Sheila had come into the country in 1979 and left ten months later on British World Airlines bound for Switzerland. Three months before she ended up in Amalie Archer's flat in London and seven months before she started trying to get Jessie away from Daniel. Later I learned that she had checked into a spa near Lake Lucerne as soon as she arrived in Switzerland. I could understand that. One day in Istanbul and I was ready for a cure. There is really no describing it.

She had listed her address in Istanbul as 15 Mutlu Sokak, meaning Luck Street, in the Bursa district of the city. The embassy directed me to a stand where English-speaking drivers could be obtained for extra lira and I hired a car with one such driver and directed him to take me to Mutlu Sokak. We drove down littered streets past beggars and street vendors and hollow-eyed children. We drove for forty minutes at a snail's pace and then for forty more and came at last to a building on a corner with apartments above a plumber's shop and a small market. I had told the driver I would pay him eight hundred lira if he found the place I wanted. Now I offered him eight hundred more. “The embassy knows you are with me. They are keeping much money for me to give you when I return safely. The money I have with me is for buying information. You must help me get this information. Do you understand this? Will you help me?”

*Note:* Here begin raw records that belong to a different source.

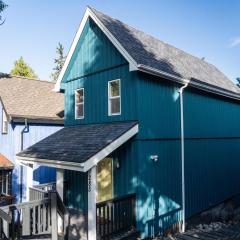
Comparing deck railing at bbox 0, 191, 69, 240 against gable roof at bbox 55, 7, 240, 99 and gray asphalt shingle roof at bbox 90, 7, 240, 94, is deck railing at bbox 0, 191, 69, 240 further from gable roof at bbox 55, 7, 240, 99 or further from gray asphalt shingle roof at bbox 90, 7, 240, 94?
gray asphalt shingle roof at bbox 90, 7, 240, 94

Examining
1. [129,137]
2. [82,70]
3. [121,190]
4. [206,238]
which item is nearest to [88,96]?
[82,70]

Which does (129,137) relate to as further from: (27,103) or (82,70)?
(27,103)

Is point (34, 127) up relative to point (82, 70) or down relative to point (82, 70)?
down

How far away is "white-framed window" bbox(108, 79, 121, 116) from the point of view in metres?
11.7

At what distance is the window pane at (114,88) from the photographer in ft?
38.6

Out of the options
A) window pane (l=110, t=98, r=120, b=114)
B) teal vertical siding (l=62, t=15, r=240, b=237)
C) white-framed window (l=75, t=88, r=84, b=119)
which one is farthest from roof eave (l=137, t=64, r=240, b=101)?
white-framed window (l=75, t=88, r=84, b=119)

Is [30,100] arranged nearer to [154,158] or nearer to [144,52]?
[144,52]

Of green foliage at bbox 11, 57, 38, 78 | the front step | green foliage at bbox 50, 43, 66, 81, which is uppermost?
green foliage at bbox 50, 43, 66, 81

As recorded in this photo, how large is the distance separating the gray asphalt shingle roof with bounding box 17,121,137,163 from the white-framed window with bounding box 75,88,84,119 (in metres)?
0.69

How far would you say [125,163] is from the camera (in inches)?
434

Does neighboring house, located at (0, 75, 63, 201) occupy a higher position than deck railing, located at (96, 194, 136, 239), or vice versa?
neighboring house, located at (0, 75, 63, 201)

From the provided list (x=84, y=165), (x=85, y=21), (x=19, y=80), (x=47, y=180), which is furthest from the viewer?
(x=19, y=80)

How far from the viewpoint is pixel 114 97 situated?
38.8 ft

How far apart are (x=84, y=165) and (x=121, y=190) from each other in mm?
3050
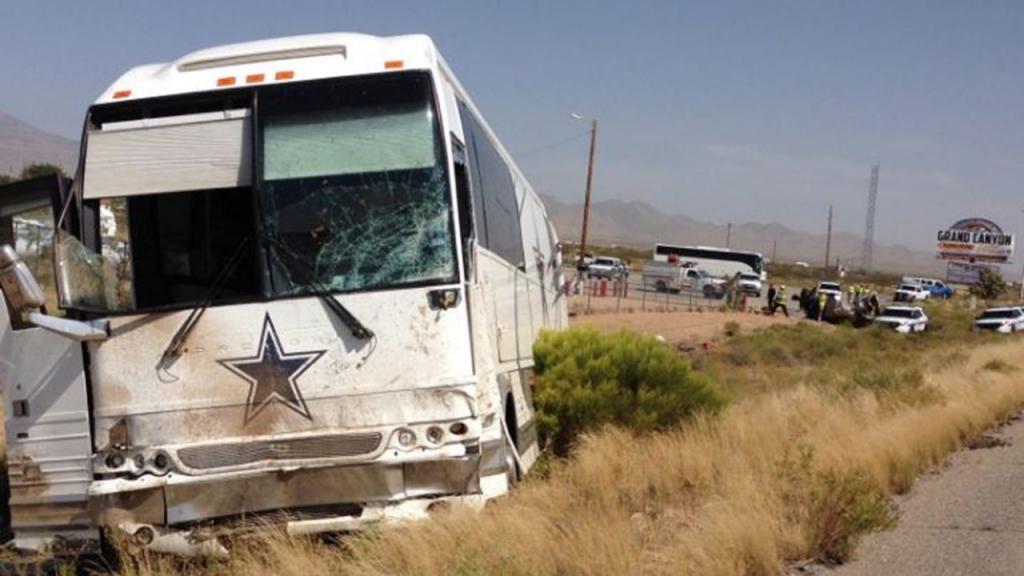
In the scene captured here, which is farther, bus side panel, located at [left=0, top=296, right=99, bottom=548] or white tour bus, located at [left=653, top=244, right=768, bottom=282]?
white tour bus, located at [left=653, top=244, right=768, bottom=282]

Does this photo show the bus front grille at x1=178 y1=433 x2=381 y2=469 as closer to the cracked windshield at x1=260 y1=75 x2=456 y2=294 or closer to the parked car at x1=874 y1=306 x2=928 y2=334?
the cracked windshield at x1=260 y1=75 x2=456 y2=294

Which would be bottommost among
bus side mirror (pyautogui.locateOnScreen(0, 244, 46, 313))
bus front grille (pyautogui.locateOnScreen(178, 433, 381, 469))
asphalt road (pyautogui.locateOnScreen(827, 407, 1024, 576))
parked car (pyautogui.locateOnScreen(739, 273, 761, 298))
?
parked car (pyautogui.locateOnScreen(739, 273, 761, 298))

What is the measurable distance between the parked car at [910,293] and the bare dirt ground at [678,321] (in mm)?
32477

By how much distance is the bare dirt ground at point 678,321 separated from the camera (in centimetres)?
4051

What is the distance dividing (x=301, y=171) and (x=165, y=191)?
1005 millimetres

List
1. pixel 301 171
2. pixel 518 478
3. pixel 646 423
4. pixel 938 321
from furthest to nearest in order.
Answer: pixel 938 321 < pixel 646 423 < pixel 518 478 < pixel 301 171

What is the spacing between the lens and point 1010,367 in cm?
2367

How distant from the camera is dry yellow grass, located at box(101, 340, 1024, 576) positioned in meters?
6.41

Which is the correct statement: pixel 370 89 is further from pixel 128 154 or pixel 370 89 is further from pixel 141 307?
pixel 141 307

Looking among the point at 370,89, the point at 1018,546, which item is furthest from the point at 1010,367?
the point at 370,89

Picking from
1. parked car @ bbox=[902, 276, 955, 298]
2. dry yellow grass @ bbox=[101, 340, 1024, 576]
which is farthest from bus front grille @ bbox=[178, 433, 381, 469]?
parked car @ bbox=[902, 276, 955, 298]

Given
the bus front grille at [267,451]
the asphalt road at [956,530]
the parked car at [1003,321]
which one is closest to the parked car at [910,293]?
the parked car at [1003,321]

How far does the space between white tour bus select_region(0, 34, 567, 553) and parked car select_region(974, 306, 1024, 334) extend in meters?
48.9

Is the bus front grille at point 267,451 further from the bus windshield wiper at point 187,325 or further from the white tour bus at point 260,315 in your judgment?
the bus windshield wiper at point 187,325
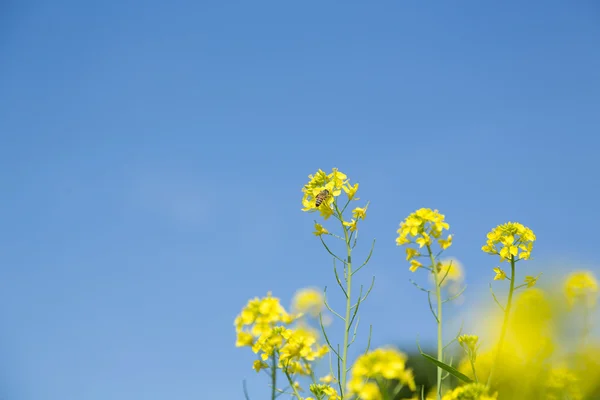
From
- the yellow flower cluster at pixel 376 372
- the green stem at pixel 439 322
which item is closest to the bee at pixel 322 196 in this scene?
the green stem at pixel 439 322

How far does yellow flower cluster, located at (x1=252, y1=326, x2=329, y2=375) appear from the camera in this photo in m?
2.70

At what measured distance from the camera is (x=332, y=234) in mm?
3680

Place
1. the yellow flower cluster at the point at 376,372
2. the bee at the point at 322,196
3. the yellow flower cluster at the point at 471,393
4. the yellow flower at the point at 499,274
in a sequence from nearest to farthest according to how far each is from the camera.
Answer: the yellow flower cluster at the point at 376,372
the yellow flower cluster at the point at 471,393
the yellow flower at the point at 499,274
the bee at the point at 322,196

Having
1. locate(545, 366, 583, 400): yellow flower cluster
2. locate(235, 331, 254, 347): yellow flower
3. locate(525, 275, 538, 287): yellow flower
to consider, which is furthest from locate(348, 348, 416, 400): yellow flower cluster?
locate(525, 275, 538, 287): yellow flower

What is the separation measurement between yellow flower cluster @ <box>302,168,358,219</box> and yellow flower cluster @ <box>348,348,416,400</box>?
1.67 metres

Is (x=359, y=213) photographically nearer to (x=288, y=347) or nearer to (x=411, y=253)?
(x=411, y=253)

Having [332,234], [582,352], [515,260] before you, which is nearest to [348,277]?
[332,234]

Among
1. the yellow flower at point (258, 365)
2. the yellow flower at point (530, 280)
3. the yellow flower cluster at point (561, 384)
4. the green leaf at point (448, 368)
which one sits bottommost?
the yellow flower cluster at point (561, 384)

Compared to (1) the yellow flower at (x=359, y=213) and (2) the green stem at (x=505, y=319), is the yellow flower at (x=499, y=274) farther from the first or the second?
(1) the yellow flower at (x=359, y=213)

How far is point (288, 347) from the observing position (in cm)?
276

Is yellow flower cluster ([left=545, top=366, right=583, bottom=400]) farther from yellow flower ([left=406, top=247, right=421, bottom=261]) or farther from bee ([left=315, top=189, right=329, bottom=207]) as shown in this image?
bee ([left=315, top=189, right=329, bottom=207])

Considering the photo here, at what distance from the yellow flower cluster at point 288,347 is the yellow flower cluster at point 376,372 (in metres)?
0.66

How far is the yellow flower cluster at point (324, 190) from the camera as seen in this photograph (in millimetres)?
3668

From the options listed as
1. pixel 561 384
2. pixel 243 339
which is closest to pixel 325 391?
pixel 243 339
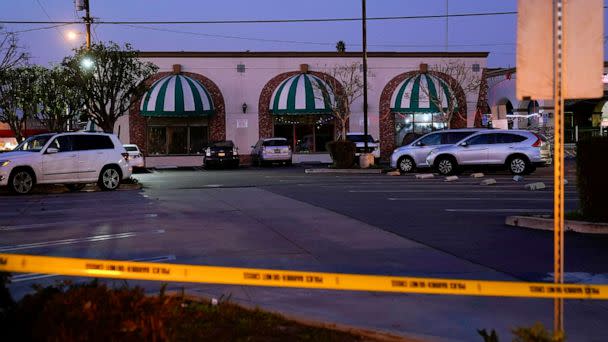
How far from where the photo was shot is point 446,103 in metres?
44.4

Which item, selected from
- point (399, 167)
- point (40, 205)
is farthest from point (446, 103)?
point (40, 205)

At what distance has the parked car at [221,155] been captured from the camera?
3966 centimetres

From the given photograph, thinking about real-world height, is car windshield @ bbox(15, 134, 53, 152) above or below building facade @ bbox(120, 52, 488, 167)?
below

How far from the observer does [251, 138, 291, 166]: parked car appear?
40844 mm

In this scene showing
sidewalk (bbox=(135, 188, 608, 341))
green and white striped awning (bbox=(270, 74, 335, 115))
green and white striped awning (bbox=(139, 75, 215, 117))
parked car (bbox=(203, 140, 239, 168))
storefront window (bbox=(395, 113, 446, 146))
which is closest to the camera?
sidewalk (bbox=(135, 188, 608, 341))

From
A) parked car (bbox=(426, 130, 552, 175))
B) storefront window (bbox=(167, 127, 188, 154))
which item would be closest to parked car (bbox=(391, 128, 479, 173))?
parked car (bbox=(426, 130, 552, 175))

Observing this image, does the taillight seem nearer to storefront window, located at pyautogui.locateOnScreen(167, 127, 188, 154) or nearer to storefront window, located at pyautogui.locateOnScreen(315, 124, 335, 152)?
storefront window, located at pyautogui.locateOnScreen(315, 124, 335, 152)

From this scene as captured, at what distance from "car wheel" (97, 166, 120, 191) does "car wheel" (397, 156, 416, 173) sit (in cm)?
1234

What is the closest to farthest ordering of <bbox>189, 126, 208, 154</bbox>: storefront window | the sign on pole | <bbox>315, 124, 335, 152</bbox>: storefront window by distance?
the sign on pole, <bbox>189, 126, 208, 154</bbox>: storefront window, <bbox>315, 124, 335, 152</bbox>: storefront window

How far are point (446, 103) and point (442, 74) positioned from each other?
2607 millimetres

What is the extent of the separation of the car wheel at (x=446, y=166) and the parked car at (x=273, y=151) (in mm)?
14598

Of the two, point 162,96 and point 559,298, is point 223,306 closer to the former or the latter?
point 559,298

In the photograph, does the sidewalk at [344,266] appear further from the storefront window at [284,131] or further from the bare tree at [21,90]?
the storefront window at [284,131]

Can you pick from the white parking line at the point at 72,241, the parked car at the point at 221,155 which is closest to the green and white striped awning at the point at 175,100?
the parked car at the point at 221,155
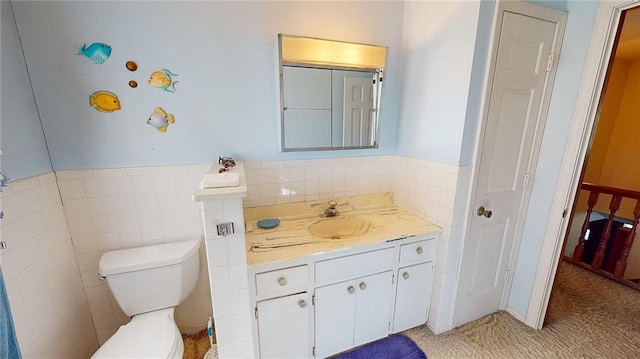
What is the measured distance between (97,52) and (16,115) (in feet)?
1.50

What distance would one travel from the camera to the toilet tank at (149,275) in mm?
1262

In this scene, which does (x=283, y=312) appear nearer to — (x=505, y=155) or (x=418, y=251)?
(x=418, y=251)

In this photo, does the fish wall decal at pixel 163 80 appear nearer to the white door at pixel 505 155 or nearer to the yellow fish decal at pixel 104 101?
the yellow fish decal at pixel 104 101

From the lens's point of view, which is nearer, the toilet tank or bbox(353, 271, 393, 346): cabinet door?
the toilet tank

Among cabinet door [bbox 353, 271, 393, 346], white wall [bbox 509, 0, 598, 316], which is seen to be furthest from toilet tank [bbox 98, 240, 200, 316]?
white wall [bbox 509, 0, 598, 316]

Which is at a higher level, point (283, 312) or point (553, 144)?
point (553, 144)

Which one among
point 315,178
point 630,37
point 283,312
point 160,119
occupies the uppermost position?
point 630,37

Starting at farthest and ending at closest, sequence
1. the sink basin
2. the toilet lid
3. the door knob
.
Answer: the sink basin
the door knob
the toilet lid

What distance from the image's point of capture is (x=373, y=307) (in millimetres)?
1493

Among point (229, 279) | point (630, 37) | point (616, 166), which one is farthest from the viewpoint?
point (616, 166)

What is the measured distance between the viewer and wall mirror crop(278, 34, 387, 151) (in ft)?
4.96

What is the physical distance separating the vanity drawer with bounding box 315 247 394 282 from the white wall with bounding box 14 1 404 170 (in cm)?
80

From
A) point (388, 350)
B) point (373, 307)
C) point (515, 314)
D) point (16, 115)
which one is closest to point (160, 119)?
point (16, 115)

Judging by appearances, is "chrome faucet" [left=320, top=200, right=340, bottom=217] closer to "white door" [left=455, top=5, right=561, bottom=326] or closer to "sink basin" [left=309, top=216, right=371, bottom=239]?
"sink basin" [left=309, top=216, right=371, bottom=239]
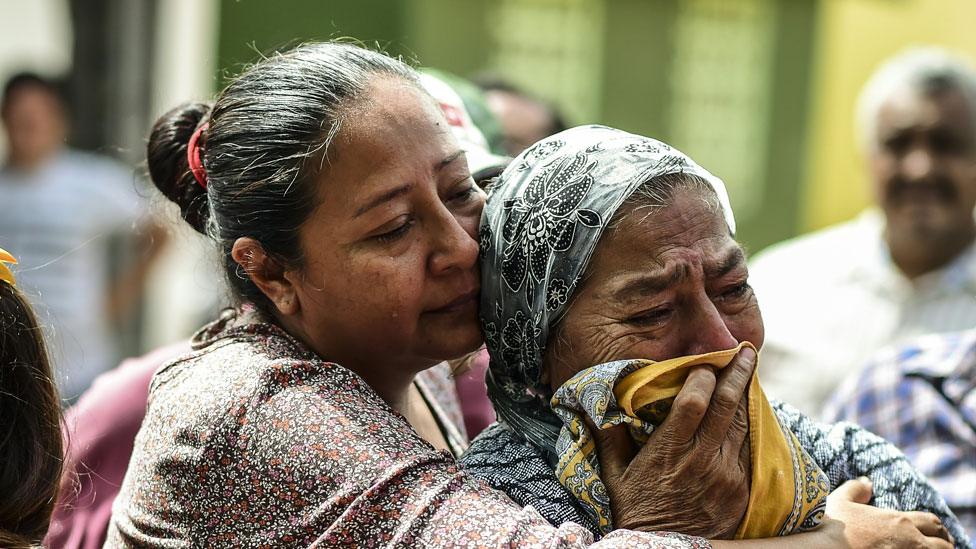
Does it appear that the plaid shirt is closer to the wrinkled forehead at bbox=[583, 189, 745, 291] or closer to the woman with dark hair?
the woman with dark hair

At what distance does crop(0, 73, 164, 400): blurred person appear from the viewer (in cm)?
760

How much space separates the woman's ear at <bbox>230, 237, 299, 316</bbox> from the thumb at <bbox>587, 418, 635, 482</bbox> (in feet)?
2.27

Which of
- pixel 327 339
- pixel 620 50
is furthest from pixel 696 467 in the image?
pixel 620 50

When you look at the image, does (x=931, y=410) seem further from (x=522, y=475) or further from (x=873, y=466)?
(x=522, y=475)

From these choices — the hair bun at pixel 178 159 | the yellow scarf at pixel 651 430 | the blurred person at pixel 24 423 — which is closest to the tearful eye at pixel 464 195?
the yellow scarf at pixel 651 430

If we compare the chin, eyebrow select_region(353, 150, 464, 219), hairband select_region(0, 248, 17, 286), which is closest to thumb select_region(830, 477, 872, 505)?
the chin

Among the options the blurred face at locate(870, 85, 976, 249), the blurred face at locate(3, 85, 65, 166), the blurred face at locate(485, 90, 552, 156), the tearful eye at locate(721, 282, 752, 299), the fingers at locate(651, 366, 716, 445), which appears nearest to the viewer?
the fingers at locate(651, 366, 716, 445)

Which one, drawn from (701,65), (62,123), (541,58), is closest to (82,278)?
(62,123)

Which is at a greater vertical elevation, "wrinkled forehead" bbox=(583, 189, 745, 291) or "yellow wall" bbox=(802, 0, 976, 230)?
"wrinkled forehead" bbox=(583, 189, 745, 291)

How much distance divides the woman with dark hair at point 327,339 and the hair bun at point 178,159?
0.20ft

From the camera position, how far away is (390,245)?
8.33 feet

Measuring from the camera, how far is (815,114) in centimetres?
1064

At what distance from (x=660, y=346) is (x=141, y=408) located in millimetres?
1714

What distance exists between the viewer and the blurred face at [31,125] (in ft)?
25.8
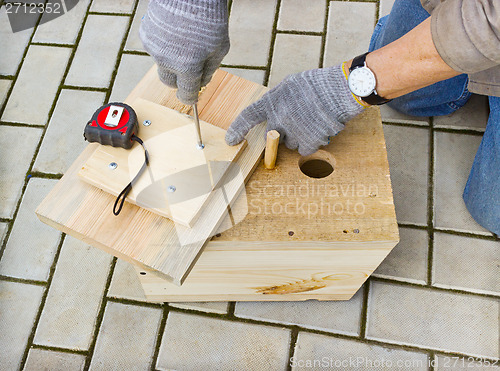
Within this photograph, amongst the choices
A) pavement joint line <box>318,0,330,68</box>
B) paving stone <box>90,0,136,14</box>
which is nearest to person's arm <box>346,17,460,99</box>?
pavement joint line <box>318,0,330,68</box>

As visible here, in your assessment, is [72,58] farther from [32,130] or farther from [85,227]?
[85,227]

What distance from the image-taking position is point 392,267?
6.37 ft

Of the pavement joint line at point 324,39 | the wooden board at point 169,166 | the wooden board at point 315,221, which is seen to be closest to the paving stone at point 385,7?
the pavement joint line at point 324,39

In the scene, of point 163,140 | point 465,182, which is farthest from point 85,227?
point 465,182

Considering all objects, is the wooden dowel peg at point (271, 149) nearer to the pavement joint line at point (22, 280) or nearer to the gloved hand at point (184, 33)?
the gloved hand at point (184, 33)

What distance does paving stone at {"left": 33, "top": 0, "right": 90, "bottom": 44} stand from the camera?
8.18ft

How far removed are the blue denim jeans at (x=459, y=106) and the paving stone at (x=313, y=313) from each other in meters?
0.62

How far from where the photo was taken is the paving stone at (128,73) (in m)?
2.32

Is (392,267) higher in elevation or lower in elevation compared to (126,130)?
lower

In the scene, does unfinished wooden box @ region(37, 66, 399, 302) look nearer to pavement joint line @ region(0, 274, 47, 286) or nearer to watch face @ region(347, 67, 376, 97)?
watch face @ region(347, 67, 376, 97)

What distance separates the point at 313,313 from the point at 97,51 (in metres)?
1.69

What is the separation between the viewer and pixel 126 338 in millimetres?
1823

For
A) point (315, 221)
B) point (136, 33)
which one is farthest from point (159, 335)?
point (136, 33)

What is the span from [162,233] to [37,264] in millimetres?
929
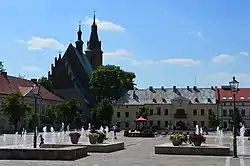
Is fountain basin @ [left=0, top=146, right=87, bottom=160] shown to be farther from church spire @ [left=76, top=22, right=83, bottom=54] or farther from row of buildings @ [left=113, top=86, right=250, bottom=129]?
church spire @ [left=76, top=22, right=83, bottom=54]

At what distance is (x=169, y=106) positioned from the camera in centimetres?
9619

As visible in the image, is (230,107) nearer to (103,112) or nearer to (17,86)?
(103,112)

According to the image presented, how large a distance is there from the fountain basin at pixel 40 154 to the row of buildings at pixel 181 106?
72.3m

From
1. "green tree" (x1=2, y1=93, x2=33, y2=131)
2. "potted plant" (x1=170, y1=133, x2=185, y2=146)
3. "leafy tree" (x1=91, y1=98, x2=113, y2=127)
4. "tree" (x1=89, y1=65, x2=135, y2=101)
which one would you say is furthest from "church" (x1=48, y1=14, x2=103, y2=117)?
"potted plant" (x1=170, y1=133, x2=185, y2=146)

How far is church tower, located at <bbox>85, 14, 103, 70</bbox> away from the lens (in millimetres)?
123312

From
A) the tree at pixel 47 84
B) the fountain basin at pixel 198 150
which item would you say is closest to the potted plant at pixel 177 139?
the fountain basin at pixel 198 150

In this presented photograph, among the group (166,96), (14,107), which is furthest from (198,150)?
(166,96)

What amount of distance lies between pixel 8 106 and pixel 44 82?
37.1m

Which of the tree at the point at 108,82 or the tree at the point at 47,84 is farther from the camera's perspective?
the tree at the point at 47,84

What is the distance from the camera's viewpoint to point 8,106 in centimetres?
6656

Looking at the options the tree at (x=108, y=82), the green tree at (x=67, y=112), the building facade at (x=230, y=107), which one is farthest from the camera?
the tree at (x=108, y=82)

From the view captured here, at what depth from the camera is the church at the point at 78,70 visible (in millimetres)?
106125

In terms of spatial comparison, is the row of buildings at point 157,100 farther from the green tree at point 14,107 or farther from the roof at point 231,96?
the green tree at point 14,107

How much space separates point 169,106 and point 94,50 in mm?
35901
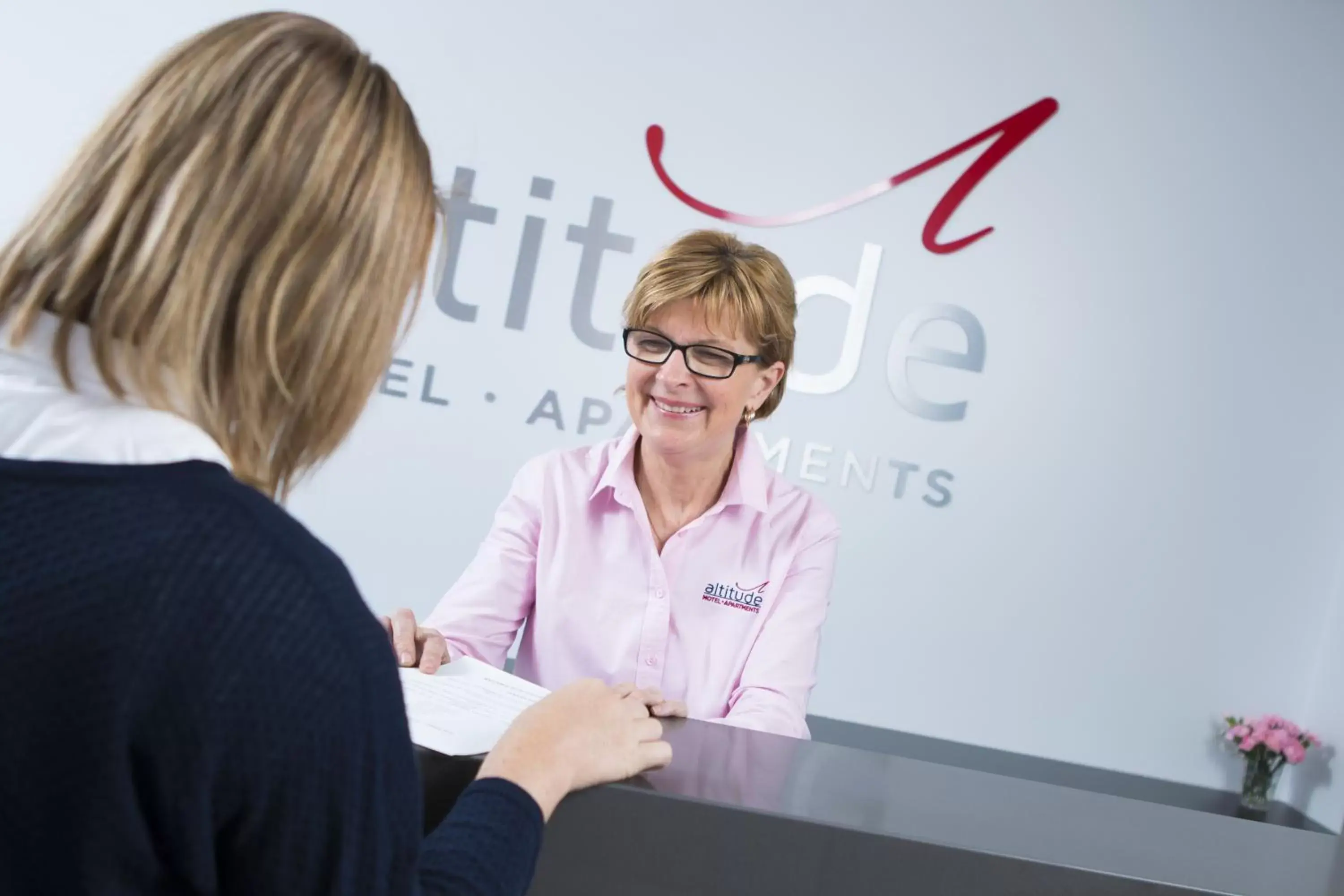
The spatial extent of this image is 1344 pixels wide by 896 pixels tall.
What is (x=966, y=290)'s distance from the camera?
16.0 ft

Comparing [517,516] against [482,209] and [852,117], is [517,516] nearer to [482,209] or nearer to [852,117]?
[482,209]

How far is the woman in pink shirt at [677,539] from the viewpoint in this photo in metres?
2.24

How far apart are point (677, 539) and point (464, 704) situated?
3.40 feet

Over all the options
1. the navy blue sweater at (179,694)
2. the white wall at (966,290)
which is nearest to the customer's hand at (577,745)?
the navy blue sweater at (179,694)

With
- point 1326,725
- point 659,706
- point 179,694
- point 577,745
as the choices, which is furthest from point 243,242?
point 1326,725

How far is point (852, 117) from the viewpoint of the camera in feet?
15.9

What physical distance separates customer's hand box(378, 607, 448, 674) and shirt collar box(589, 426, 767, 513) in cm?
70

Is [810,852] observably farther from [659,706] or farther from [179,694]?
[179,694]

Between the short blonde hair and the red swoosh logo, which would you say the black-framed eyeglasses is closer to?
the short blonde hair

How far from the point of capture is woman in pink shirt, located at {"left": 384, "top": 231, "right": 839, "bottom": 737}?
7.35 feet

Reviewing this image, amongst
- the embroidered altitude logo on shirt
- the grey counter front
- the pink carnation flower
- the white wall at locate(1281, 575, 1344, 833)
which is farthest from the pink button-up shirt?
the white wall at locate(1281, 575, 1344, 833)

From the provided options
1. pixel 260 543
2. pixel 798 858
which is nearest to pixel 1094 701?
pixel 798 858

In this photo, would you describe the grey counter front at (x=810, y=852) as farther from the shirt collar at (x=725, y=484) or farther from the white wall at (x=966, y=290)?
the white wall at (x=966, y=290)

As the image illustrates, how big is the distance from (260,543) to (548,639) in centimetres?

“Yes, gladly,” he said. Then he laughed. “Who do you wish me to kill?”

We laughed together and my unease lifted. I decided he had decided not to rob me. We got out of the car and went together into the plumbing shop. Two men were standing beside a counter. An old man and a younger one. “Does the family of Makarios live here?” I asked, and the driver translated. The men looked at each other. Finally, the older one answered.

“What do you want with them?”

“I wish to find an American, who was here. A small blond American. I will pay much lira for news of her. To know where she has gone.”

“Does she owe you money?”

“No, her mother wishes to find her.”

The men looked at each other. “How much lira?” the younger one said in English.

“Very much,” I said. “If you tell me anything about her. Five hundred thousand.”

“Seven hundred,” the young man said.

“Yes,” said the father. “Seven hundred.”

“Done,” said I. Some children were playing outside the door. Three small dark girls and a taller boy. They were pulling a wagon. A fifth child was in the wagon. A very small thin boy with blond hair. His hair was uncombed and his clothes were rags. He was staring blandly at me. He was like a rag doll, a strange little creature. Perhaps hydrocephalic. Perhaps an albino. No, it was not albino hair. It was blond hair. Sheila. Sheila's son? My God, that thing is Jessie's brother. I looked at the baby, then looked away. I was trying to hide my excitement but the men had seen it. “It is her baby,” they said. “She left it here.” They looked right at me. The interpreter interpreted. “The grandmother cares for it,” he added. I reached into my bag to bring out lira. I was trembling.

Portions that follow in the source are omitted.